Tampaknya, sejak dulu
sudah ada kecenderungan seperti itu dalam ibadah haji. Ketika jutaan manusia
dari beragam suku/bangsa berkumpul menjadi satu, jelas sangat beragam pula
kemungkinan yang terjadi di sana; seberagam karakter, latar belakang, niat, serta
tingkatan ilmu dan iman masing-masing. Ada orang-orang yang kemudian saling
tertarik secara seksual, terpesona oleh kekayaan orang lain, jengkel mendapati
kesewenang-wenangan sesama, saling memperdebatkan khilafiyah fiqh dalam
tatacara ibadah, melakukan perbuatan kriminal, terjerumus dalam kemusyrikan,
dst. Daftar ini masih bisa diperpanjang lagi.
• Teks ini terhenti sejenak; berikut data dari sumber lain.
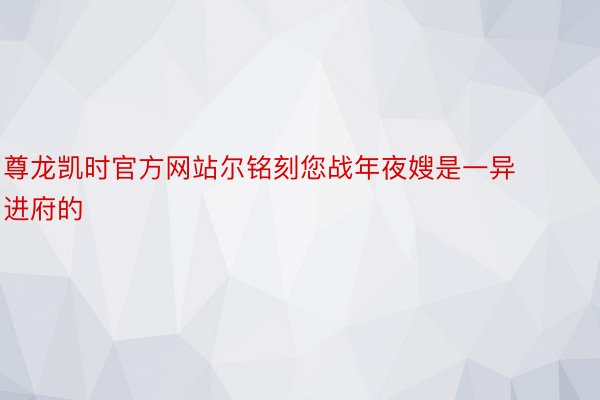 尊龙凯时官方网站尔铭刻您战年夜嫂是一异进府的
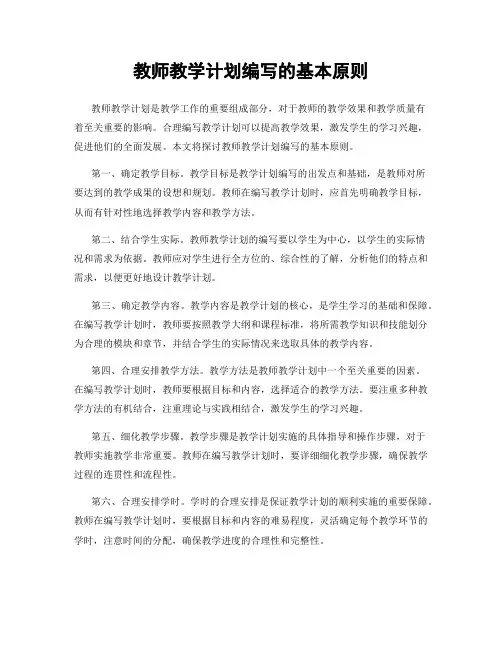 教师教学计划编写的基本原则

教师教学计划是教学工作的重要组成部分，对于教师的教学效果和教学质量有着至关重要的影响。合理编写教学计划可以提高教学效果，激发学生的学习兴趣，促进他们的全面发展。本文将探讨教师教学计划编写的基本原则。

第一、确定教学目标。教学目标是教学计划编写的出发点和基础，是教师对所要达到的教学成果的设想和规划。教师在编写教学计划时，应首先明确教学目标，从而有针对性地选择教学内容和教学方法。

第二、结合学生实际。教师教学计划的编写要以学生为中心，以学生的实际情况和需求为依据。教师应对学生进行全方位的、综合性的了解，分析他们的特点和需求，以便更好地设计教学计划。

第三、确定教学内容。教学内容是教学计划的核心，是学生学习的基础和保障。在编写教学计划时，教师要按照教学大纲和课程标准，将所需教学知识和技能划分为合理的模块和章节，并结合学生的实际情况来选取具体的教学内容。

第四、合理安排教学方法。教学方法是教师教学计划中一个至关重要的因素。在编写教学计划时，教师要根据目标和内容，选择适合的教学方法。要注重多种教学方法的有机结合，注重理论与实践相结合，激发学生的学习兴趣。

第五、细化教学步骤。教学步骤是教学计划实施的具体指导和操作步骤，对于教师实施教学非常重要。教师在编写教学计划时，要详细细化教学步骤，确保教学过程的连贯性和流程性。

第六、合理安排学时。学时的合理安排是保证教学计划的顺利实施的重要保障。教师在编写教学计划时，要根据目标和内容的难易程度，灵活确定每个教学环节的学时，注意时间的分配，确保教学进度的合理性和完整性。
sudah ada kecenderungan seperti itu dalam ibadah haji. Ketika jutaan manusia
dari beragam suku/bangsa berkumpul menjadi satu, jelas sangat beragam pula
kemungkinan yang terjadi di sana; seberagam karakter, latar belakang, niat, serta
tingkatan ilmu dan iman masing-masing. Ada orang-orang yang kemudian saling
tertarik secara seksual, terpesona oleh kekayaan orang lain, jengkel mendapati
kesewenang-wenangan sesama, saling memperdebatkan khilafiyah fiqh dalam
tatacara ibadah, melakukan perbuatan kriminal, terjerumus dalam kemusyrikan,
dst. Daftar ini masih bisa diperpanjang lagi.
Maka, bila ada rencana
mengunjungi Baitullah, ada baiknya Anda menata hati sejak sekarang; agar tidak
terjebak dalam fenomena-fenomena negatif yang dicela Allah; berhasil meraih
Haji Mabrur dan umrah yang diterima. Wallahu a’lam.
mengunjungi Baitullah, ada baiknya Anda menata hati sejak sekarang; agar tidak
terjebak dalam fenomena-fenomena negatif yang dicela Allah; berhasil meraih
Haji Mabrur dan umrah yang diterima. Wallahu a’lam.
[*] Alimin Mukhtar. Ahad, 08 Shafar 1436
H.
H.
Teriring doa dan harapan, untuk saudara-saudara kita yang akan menunaikan haji tahun ini, semoga Allah menjadikan haji yang mabrur. Semoga pula kita yang belum berhaji segera dimampukan oleh Allah untuk berhaji. Amin.
Terimakasih telah membaca di Aopok.com, semoga bermanfaat mulai lah buat iklan gratis di Iklans.com dan lihat juga di situs berkualitas dan paling populer Piool.com, peluang bisnis online Topbisnisonline.com dan join di komunitas Topoin.com.